- Origin: Warsaw
- Genres: Hip hop
- Years active: 2000–present
- Labels: BMG Poland, Prosto
- Members: Sokół Jędker DJ Deszczu Strugi
- Website: www.prosto.pl

= WWO =

Polish hip hop group

WWO is a Polish hip hop group. The letters in the group's name originally stood for W Witrynach Odbicia.

The two members of the group which originally started the underground project, which was WWO ("W Witrynach Odbicia" - "Shopping windows reflections") or ("W Wyjatkowych Okolicznosciach" - "In exceptional circumstances"), were: Sokół and Jędker (rapper) establishing themselves underground in 1996 releasing singles like 'Flippery' and 'Kolenda' which were made on tape and sold underground.
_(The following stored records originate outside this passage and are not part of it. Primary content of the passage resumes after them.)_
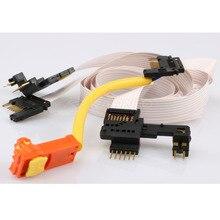 84306-0K050 84306-0K051 84306-12110 ремонтный кабель для Тойота Hilux VIGO Innova Fortuner Camry Corolla Vios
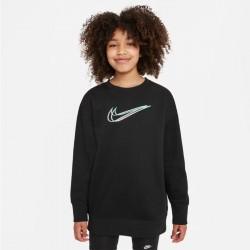 Bluza Nike Sportswear Big Kids' (Girls') Sweatshirt DM4694 010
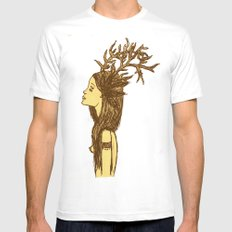 Antlers MEDIUM White Mens Fitted Tee
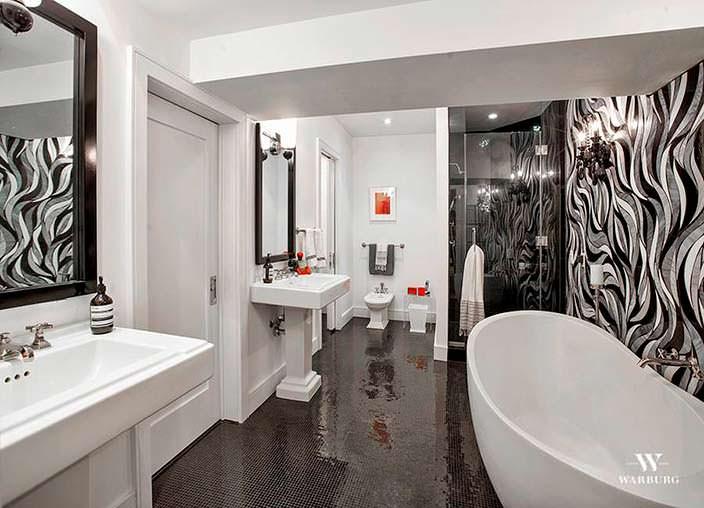 Ванная комната в пентхаусе за $35 млн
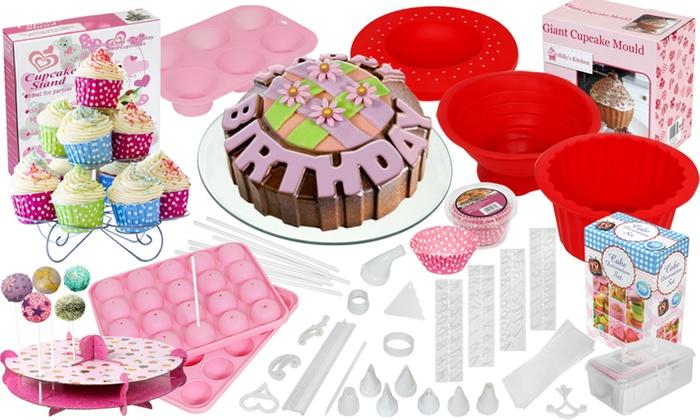Cake Decorating Kit Groupon : Cupcake Decorating or Baking Sets Groupon Goods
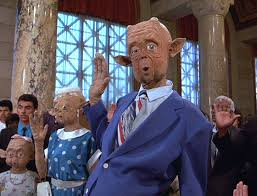 Image result for mac and me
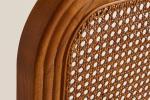 Testiera letto in legno e rattan, intreccio - Foto: Zara Home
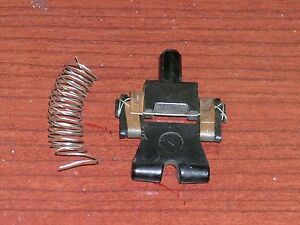 ROLLS ROYCE FUSE W/EXTRA WIRE, SILVER SHADOW, BENTLEY T, SILVER CLOUD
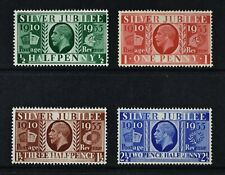 1935 Silver Jubilee, set of 4 stamps, unmounted mint condition, Cat £11.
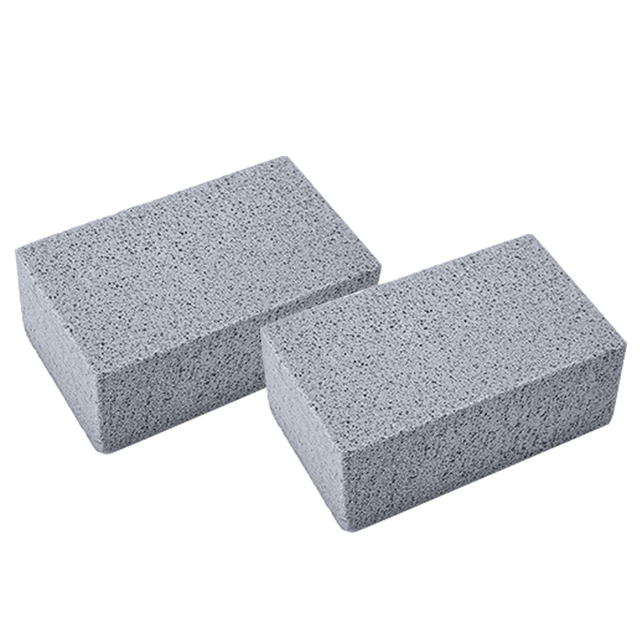 l 2Pcs BBQ Grill Cleaning Brick Block Barbecue Cleaning Stone BBQ Racks Stains Grease Cleaner BBQ Tools Kitchen Gadgets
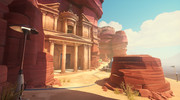 Overwatch - Screenshot #206391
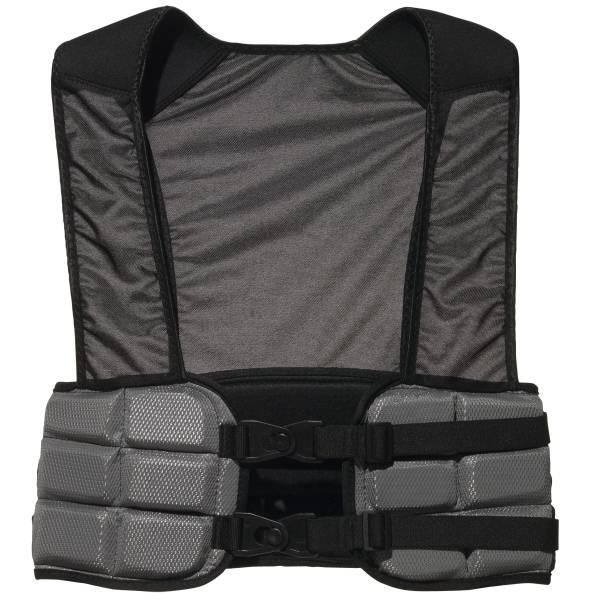 Schutt Adult Hard Shell Rib Vest product image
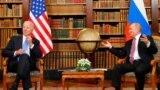 FILE - U.S. President Joe Biden, left, and Russia's President Vladimir Putin meet for the U.S.-Russia summit at Villa La Grange in Geneva, Switzerland, June 16, 2021.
The group claim these singles were made purely for themselves, for their own pleasure and enjoyment of hip-hop. WWO is part of a wider crew called ZIP skład, the members of which are: Jędker, Sokół, Pono, Felipe, Mieron, Jaźwa, Ward, Koras and Fu. WWO's first album release was called "Masz i Pomyśl". In that album featured 600V, Włodi and Pele from Molesta, Deszczu Strugi, and the rest of ZIP Skład. After this album the group came into conflict with their record label "BMG Poland" and for legal reasons could no continue producing under their current name. They had a choice: either give up entirely or continue under a different name. Thus is December 2001 WWO ("W Witrynach Odbicia") ceased to exist and the group continued under their new name "W Wyjątkowych Okolicznościach". In this group Deszczu Strugi joined the other two members, mentioned above. He has been acclaimed as arguably one of the best hip-hop DJs in Poland. He has also performed for various other Polish hip-hop groups such as Mor W.A. and TrzyHa.

The first album of WWO was published by BMG. Sokół became the co-owner of Prosto Music Label and Prosto Clothing. The new group then released their second album in October 2002 titled "We Własnej Osobie". Their best-known hits include "Nie bój się zmiany na lepsze", "Sen", "Każdy ponad każdym" or "Damy radę". Their texts are in Polish. The two latest albums were both released in late 2005, titled "Witam Was w Rzeczywistości" and "Życie Na Kredycie".

After they stopped to recording together as WWO, Jędker dropped his solo album "Czas na prawdę", DJ Deszczu Strugi became the owner of the famous Otrabarwa Studio in Warsaw Poland, and Sokół recorded two albums with another ZIP Sklad member Pono, and two with lady singer Marysia Starosta.

==Discography==

| Title | Album details | Peak chart positions | Sales | Certifications |
POL
| Masz i pomyśl | Released: September 6, 2000; Label: BMG Poland; Formats: CD; | 13 | POL: 25,000+; |  |
| We własnej osobie | Released: October 28, 2002; Label: Prosto; Formats: CD, digital download; | 8 |  |  |
| Witam was w rzeczywistości | Released: November 15, 2005; Label: Prosto; Formats: CD, digital download; | 12 | POL: 15,000+; | POL: Gold; |
| Życie na kredycie | Released: November 15, 2005; Label: Prosto; Formats: CD, digital download; | 18 | POL: 15,000+; | POL: Gold; |
"—" denotes a recording that did not chart or was not released in that territory.